21/02/2016 · Daniel Vázquez 3 min de lectura

La luna y el sol tienen dos citas diarias

#SINFILTROS La naranja entera

Hoy vengo a hablar de esas conversaciones mágicas y misteriosas que tienen la luna y el sol durante escasos minutos cada día. ¿Qué se contarán?

Los dos momentos del día en los que la luna y el sol se pueden mirar a la cara son el amanecer y el atardecer. Creo fervientemente que estos dos momentos del día tienen una fuerza increíble que no todos aprovechamos. Hay lugares desde los que se pueden observar amaneceres y atardeceres preciosos, pero sobre eso no vamos a hablar en este post: te dejaré a ti que encuentres esos lugares.

La luz y la sombra son dos conceptos en la psicología y la filosofía bastante usados para referirse a las polaridades de la vida. Hay quienes viven más en contacto con su polaridad luminosa y otros que prefieren quedarse con la oscura. Es un tema que me da bastante curiosidad puesto que según voy avanzando en la vida, me encuentro con fases de “ser diurno” y otras de “ser nocturno”. Cada uno lo interpretará como quiera, y habrá quienes argumenten que siendo diurnos se es más productivo que siendo nocturno.

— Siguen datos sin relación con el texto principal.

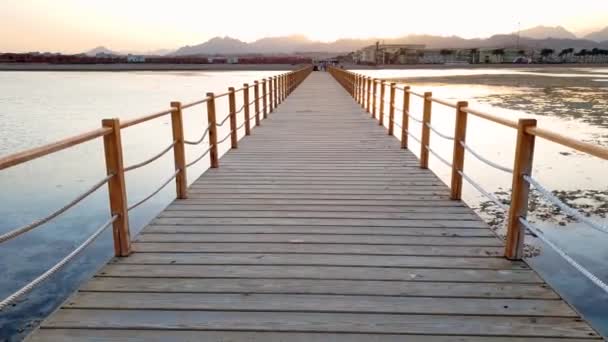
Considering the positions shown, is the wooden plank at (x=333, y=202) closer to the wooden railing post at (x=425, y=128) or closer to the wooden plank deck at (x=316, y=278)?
the wooden plank deck at (x=316, y=278)

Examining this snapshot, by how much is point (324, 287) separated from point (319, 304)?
0.22m

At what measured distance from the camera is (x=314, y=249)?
12.6 ft

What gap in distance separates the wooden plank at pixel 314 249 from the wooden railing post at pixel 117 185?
0.20 metres

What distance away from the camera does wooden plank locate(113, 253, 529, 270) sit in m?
3.55

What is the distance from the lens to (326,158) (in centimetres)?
759

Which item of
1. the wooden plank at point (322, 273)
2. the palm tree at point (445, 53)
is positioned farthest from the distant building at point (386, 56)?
the wooden plank at point (322, 273)

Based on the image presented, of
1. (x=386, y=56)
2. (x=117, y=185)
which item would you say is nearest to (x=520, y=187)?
(x=117, y=185)

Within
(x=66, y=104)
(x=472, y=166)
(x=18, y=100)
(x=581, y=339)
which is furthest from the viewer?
(x=18, y=100)

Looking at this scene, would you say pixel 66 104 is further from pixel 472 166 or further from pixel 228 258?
pixel 228 258

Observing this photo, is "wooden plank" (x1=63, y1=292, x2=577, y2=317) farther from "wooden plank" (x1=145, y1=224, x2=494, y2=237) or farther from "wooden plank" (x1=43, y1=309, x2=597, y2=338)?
"wooden plank" (x1=145, y1=224, x2=494, y2=237)

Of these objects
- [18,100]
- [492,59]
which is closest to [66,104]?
[18,100]

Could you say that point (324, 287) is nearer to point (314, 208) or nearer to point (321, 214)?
point (321, 214)

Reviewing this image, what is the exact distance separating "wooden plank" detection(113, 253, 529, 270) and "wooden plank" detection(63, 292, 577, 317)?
50 centimetres

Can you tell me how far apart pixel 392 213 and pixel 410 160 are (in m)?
2.78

¿Qué es lo que hace que haya gente que prefiera la noche?

¿Qué es lo que hace que haya gente que prefiera el día?

Conocer el ritmo circadiano puede ayudar a darnos cuenta de que vivir de día tiene más beneficios, pero cuéntale eso a la población vampírica que reina en la noche en puntos de todo el planeta. Parece ser que la oscuridad nos atrae bastante.

Yo, sin ir más lejos, cuando todo el mundo duerme, encuentro una concentración y una calma para trabajar que difícilmente podría encontrar durante el día. También es verdad que durante el día me siento más activo y las horas se aprovechan de otra manera, más integrado y en comunicación con el resto de la población despierta de mi entorno.

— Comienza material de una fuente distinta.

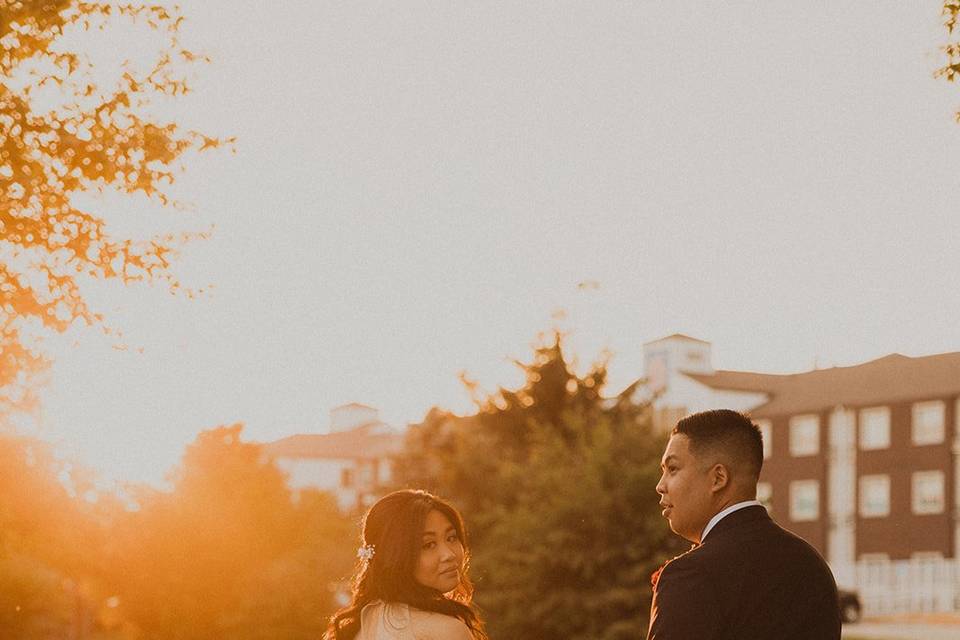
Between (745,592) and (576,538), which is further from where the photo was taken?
(576,538)

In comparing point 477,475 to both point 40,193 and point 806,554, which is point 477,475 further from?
point 806,554

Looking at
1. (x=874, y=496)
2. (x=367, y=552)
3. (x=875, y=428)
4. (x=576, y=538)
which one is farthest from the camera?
(x=875, y=428)

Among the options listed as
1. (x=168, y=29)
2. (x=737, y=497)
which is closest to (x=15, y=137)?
(x=168, y=29)

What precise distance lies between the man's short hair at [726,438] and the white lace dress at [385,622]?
1579 mm

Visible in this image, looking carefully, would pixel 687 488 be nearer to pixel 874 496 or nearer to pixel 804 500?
pixel 874 496

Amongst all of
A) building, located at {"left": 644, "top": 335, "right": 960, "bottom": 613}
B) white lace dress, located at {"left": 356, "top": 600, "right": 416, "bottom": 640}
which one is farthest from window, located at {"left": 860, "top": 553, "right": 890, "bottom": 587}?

Escuchar las conversaciones del sol y la luna en el amanecer para empezar nos ayudaría a contemplar la despedida de la luna y la noche y la bienvenida del sol en el nuevo día: esto es una de las experiencias más gratificantes que conozco. Las mejores sesiones de running que he hecho han sido al amanecer, siendo testigo de cómo se despierta y se pone en marcha el día y la ciudad entera. El amanecer es una fuente de inspiración e iluminación creativa bastante positiva, si miro hacia atrás en mi vida.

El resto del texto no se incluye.